====== DATA TO PROCESS

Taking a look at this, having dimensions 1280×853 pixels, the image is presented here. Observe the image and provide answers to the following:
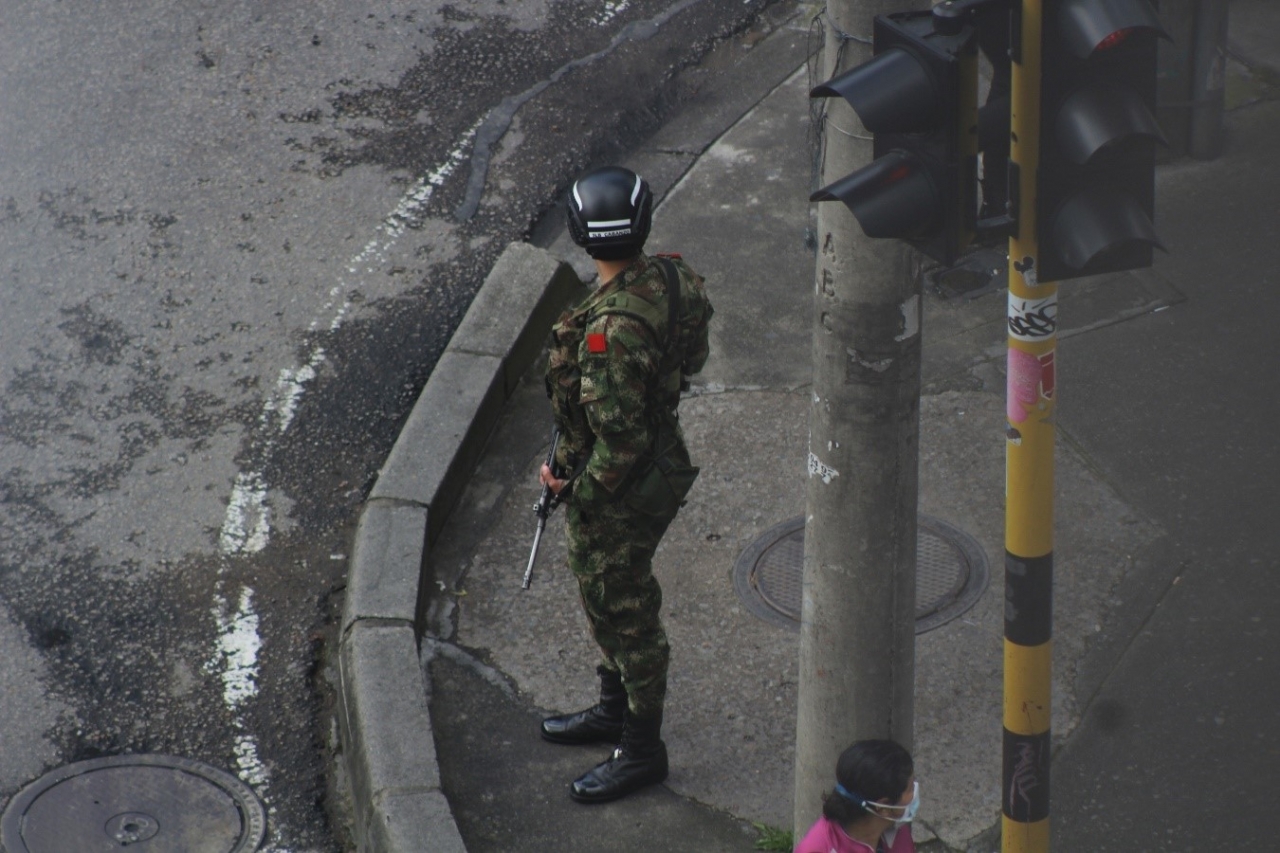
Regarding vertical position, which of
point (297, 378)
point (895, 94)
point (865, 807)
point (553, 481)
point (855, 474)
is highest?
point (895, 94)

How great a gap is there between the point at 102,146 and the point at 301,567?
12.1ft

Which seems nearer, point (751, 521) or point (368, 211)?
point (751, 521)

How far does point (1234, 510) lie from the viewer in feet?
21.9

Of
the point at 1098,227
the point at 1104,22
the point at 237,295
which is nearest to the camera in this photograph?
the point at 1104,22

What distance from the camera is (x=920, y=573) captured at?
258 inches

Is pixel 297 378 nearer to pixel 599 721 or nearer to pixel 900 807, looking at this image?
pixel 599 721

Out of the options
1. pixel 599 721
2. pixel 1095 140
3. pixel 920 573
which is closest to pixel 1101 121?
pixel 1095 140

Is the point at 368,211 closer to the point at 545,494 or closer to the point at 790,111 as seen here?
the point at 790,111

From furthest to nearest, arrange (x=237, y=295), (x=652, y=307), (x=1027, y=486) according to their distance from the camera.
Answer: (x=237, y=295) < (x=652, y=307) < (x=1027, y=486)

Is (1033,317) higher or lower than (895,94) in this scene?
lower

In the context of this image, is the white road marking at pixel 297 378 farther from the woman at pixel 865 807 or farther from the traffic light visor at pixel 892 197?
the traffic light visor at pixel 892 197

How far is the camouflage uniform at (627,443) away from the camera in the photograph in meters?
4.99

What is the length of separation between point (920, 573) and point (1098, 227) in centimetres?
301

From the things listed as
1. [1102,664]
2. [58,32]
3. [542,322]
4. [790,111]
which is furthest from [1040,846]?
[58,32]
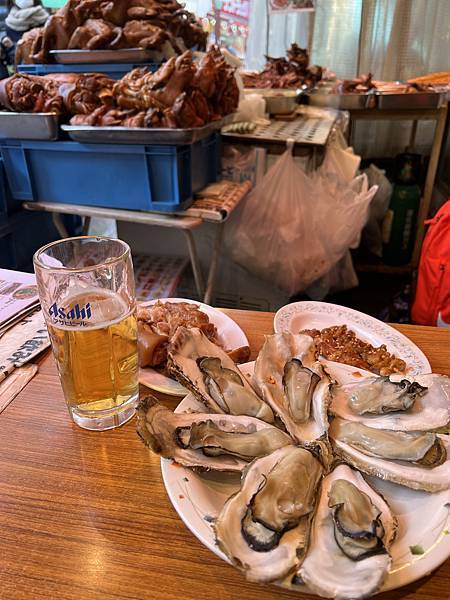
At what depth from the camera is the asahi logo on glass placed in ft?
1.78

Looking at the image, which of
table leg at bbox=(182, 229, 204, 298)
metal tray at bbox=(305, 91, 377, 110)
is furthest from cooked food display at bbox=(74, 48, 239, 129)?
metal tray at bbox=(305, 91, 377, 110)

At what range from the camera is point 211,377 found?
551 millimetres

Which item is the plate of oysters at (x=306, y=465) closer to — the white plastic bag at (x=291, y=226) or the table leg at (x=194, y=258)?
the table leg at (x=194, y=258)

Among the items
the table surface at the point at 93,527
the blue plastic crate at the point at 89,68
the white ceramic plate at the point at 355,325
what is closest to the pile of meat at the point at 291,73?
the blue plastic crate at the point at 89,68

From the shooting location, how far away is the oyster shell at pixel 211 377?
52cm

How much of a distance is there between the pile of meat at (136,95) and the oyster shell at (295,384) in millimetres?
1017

============
====== DATA TO PROCESS

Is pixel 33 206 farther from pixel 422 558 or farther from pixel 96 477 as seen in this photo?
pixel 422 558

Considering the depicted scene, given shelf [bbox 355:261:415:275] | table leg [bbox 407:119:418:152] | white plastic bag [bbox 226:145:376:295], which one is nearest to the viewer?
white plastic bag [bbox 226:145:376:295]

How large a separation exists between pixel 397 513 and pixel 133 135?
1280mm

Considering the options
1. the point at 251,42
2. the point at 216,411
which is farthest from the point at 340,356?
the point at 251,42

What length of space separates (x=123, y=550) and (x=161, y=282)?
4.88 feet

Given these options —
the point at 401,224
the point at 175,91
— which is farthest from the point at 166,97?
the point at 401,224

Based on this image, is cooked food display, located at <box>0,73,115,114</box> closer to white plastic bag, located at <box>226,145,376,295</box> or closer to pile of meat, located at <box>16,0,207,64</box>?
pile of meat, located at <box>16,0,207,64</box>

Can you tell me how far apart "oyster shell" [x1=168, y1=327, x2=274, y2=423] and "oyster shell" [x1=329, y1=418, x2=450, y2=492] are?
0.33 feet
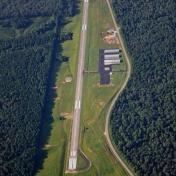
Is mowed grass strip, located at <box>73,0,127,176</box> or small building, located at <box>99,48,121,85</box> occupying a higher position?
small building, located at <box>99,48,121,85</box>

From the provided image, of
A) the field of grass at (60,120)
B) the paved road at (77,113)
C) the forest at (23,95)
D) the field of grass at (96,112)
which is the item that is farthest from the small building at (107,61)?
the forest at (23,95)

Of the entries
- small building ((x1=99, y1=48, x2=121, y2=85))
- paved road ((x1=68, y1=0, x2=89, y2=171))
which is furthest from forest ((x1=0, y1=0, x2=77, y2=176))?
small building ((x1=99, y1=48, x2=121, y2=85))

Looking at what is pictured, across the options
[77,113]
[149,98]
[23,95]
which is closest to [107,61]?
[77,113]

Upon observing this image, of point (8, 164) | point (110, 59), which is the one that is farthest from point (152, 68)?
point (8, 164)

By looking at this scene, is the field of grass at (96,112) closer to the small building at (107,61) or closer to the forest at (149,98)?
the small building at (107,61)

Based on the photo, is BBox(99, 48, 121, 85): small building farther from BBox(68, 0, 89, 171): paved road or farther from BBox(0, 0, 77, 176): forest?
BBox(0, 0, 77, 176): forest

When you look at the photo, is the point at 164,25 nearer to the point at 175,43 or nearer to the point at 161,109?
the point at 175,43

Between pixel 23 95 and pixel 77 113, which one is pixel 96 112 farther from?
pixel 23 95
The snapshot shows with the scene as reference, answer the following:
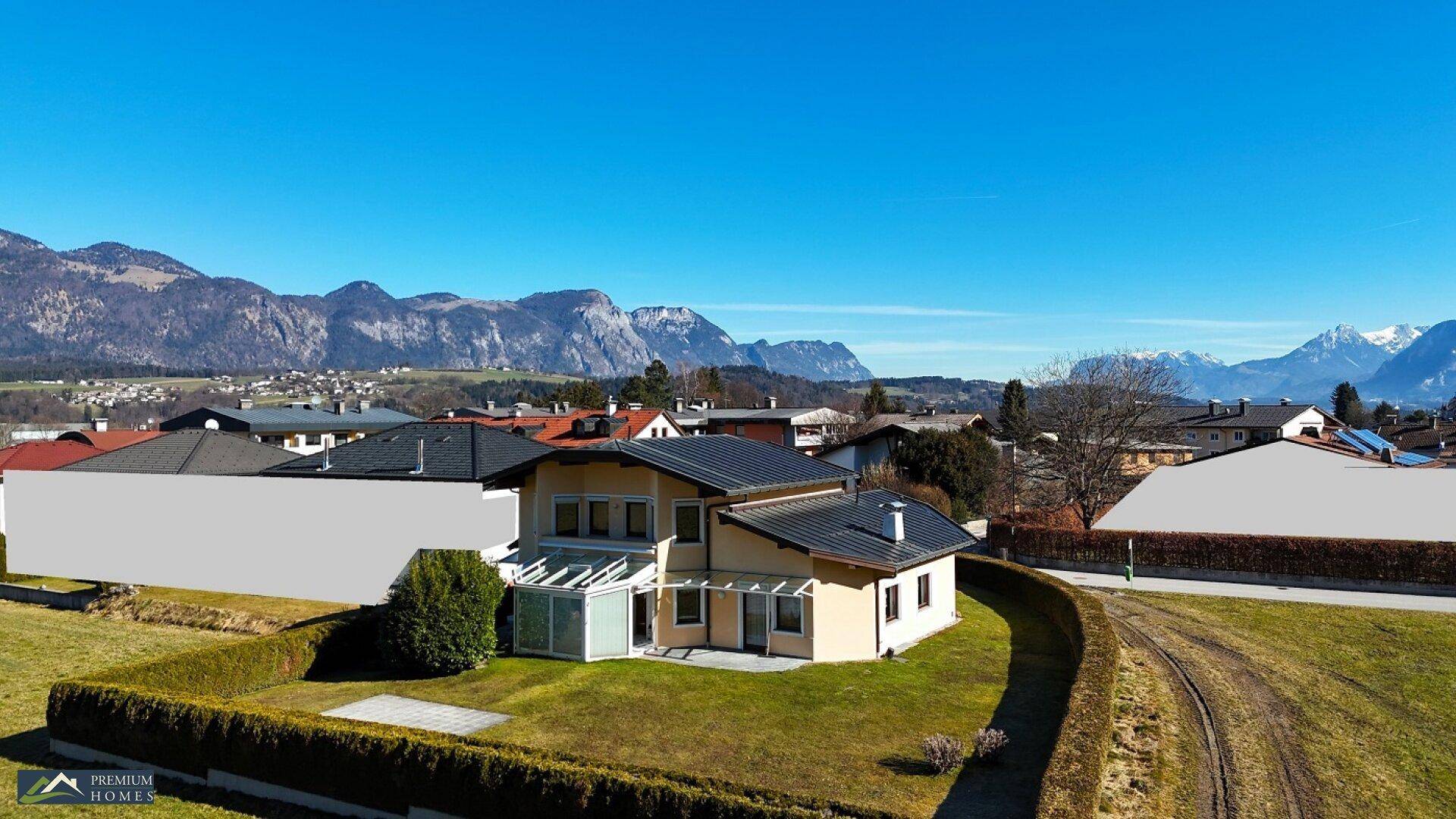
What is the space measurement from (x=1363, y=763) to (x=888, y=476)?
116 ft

============

» TASK PROMPT:
Count the lines in both blocks above that contain the word "pile" and give only that number.

» EXERCISE ANSWER:
4